Satellite depends on its location.

Some McDonald’s restaurants that are located in fuel station/convenience store facilities are called small

town oil (“STO”) locations. STOs are full-menu restaurants that share building space with a convenience store

and have a fuel station located outside of the building. At each STO, the fuel station/convenience store typically

will be associated with a national or regional branded chain. Some McDonald’s restaurants that anchor a small

retail center in rural communities are called small town retail (“STR”) locations. STOs and STRs are not

Satellites. The term of the franchise for STOs and STRs is usually 10 years.

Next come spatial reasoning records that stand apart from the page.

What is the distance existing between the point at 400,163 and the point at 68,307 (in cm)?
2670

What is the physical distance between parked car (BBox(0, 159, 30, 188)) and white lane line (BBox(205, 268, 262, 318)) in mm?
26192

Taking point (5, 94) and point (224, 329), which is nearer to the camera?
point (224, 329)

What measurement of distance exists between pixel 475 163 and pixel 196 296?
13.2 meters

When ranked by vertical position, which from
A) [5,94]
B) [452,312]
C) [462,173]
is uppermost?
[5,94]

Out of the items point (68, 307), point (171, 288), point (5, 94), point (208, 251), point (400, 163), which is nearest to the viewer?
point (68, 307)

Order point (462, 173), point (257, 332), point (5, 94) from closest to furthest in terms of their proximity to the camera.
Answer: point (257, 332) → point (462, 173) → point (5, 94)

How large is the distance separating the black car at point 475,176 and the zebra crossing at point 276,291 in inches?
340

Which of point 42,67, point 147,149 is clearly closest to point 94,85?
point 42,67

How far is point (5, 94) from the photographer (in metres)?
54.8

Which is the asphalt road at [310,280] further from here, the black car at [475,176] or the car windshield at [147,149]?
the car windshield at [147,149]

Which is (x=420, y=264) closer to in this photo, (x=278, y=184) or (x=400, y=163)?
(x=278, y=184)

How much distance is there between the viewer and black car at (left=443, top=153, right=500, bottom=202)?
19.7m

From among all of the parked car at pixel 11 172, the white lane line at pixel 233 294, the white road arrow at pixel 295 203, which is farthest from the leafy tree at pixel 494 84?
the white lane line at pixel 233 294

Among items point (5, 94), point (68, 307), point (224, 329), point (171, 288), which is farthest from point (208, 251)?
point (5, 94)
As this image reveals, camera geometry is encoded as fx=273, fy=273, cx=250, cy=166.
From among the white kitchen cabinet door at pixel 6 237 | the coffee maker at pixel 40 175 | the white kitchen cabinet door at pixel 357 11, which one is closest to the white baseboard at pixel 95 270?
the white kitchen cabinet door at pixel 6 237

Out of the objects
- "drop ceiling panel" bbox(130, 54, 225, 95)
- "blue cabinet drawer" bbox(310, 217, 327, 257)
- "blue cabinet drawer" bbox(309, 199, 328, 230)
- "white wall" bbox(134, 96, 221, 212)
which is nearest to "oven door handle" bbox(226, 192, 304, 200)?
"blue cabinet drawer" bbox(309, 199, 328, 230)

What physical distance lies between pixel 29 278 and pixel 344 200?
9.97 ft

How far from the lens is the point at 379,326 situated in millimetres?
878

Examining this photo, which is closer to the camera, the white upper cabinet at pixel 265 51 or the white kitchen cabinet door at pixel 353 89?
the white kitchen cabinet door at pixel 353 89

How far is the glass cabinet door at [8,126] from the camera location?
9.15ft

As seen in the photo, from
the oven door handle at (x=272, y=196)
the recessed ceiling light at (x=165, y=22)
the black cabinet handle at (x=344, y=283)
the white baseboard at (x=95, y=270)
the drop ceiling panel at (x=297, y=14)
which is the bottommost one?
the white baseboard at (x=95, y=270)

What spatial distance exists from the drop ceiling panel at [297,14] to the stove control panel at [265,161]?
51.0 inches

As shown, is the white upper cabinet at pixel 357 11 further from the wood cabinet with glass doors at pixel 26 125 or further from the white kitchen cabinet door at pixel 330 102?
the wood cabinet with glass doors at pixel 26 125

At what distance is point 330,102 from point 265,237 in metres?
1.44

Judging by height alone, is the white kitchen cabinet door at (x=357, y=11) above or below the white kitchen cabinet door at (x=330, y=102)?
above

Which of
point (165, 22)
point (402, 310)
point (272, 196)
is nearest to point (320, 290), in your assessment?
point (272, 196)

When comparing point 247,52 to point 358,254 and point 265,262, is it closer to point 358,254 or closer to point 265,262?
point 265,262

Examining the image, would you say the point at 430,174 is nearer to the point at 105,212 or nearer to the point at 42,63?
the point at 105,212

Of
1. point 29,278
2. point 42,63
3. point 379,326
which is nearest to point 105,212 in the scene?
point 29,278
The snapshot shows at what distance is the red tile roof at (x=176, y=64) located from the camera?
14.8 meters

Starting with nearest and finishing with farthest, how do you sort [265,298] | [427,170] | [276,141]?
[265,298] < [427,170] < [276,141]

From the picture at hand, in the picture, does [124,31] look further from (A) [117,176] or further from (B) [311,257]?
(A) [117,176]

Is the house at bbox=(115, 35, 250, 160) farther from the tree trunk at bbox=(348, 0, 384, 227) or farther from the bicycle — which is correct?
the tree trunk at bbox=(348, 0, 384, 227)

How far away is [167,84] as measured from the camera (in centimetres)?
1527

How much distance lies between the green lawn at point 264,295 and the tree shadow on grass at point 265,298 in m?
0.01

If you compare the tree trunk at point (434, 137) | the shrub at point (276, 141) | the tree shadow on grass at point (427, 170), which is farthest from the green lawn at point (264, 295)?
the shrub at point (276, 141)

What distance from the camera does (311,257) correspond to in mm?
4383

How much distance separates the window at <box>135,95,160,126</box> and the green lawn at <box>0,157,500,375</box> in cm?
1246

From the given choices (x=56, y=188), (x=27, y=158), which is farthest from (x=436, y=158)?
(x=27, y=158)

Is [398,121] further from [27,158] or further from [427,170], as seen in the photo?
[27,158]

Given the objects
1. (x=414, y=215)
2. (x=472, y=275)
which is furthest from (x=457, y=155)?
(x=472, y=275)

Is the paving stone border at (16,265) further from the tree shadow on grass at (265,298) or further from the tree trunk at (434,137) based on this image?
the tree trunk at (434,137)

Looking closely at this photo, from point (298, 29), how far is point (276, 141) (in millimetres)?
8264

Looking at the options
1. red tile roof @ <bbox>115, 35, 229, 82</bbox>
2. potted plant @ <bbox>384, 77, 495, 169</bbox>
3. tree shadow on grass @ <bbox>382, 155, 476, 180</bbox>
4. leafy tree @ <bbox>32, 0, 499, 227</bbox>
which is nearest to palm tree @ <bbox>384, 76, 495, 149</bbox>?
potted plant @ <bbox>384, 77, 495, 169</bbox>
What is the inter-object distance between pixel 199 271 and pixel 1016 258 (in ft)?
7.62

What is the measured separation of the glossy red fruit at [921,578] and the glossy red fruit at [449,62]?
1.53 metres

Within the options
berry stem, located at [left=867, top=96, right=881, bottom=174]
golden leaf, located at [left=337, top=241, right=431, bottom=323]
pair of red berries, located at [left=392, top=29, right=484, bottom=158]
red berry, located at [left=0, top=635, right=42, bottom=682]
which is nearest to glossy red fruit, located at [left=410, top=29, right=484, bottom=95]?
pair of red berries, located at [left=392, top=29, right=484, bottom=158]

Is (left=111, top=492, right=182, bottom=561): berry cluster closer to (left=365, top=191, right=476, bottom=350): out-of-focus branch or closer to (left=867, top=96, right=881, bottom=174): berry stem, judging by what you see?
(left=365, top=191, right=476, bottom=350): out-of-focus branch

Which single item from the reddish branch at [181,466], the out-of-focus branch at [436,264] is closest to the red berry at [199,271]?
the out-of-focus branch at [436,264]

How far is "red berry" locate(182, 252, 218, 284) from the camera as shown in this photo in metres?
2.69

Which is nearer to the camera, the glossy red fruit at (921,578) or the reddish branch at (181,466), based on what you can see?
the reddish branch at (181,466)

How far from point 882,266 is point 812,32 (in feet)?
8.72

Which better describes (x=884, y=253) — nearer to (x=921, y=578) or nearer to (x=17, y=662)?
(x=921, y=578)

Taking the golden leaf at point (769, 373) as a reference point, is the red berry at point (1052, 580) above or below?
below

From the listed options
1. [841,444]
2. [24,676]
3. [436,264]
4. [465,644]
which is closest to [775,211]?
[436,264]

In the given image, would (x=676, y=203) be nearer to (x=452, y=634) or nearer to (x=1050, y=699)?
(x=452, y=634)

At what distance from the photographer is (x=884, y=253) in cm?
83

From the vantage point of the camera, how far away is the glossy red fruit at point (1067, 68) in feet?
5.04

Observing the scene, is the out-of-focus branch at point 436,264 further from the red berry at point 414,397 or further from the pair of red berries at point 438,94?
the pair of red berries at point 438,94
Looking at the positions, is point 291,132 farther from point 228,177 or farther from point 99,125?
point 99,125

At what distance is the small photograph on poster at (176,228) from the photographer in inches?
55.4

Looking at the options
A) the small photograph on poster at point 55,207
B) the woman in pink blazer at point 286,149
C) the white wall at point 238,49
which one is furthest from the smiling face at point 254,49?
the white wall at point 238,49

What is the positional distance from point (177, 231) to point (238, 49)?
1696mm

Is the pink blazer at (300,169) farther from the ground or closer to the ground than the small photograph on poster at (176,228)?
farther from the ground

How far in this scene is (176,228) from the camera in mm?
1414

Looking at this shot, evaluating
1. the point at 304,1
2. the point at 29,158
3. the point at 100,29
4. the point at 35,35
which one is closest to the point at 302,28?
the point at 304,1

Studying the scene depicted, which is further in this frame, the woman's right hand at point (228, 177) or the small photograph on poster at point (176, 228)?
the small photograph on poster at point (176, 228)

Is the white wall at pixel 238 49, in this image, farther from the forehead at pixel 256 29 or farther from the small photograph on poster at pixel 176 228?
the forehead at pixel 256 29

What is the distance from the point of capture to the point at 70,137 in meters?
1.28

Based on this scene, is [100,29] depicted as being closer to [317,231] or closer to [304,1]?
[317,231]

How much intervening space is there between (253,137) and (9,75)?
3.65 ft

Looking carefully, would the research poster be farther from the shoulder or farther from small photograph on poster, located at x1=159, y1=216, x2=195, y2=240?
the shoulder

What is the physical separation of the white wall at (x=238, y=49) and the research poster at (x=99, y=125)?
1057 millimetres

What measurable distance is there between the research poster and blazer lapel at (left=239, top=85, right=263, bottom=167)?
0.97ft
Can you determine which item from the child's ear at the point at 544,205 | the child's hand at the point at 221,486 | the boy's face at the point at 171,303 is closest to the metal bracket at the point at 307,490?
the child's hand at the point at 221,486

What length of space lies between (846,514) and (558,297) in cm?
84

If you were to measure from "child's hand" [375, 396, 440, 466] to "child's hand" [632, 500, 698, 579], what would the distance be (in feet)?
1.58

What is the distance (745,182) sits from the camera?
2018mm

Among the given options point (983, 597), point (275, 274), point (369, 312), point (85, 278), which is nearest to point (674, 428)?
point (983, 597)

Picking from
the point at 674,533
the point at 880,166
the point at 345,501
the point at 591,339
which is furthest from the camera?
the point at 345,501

In certain limited cases, we may also grant franchises with leases that include the business facilities. We

call these Business Facilities Lease (“BFL”) franchises. A BFL is a special arrangement that we may offer when

certain economic and other factors exist. The term of a BFL is usually 3 years. Under a BFL, you may have a

conditional option to purchase certain restaurant assets after the first year and extend the franchise for up to

20 years after the beginning of the term. In this disclosure document, the word “restaurant” refers to each

McDonald’s restaurant business location generally, regardless of whether it is franchised as a traditional

restaurant, Satellite, STO, STR, or BFL (unless otherwise provided).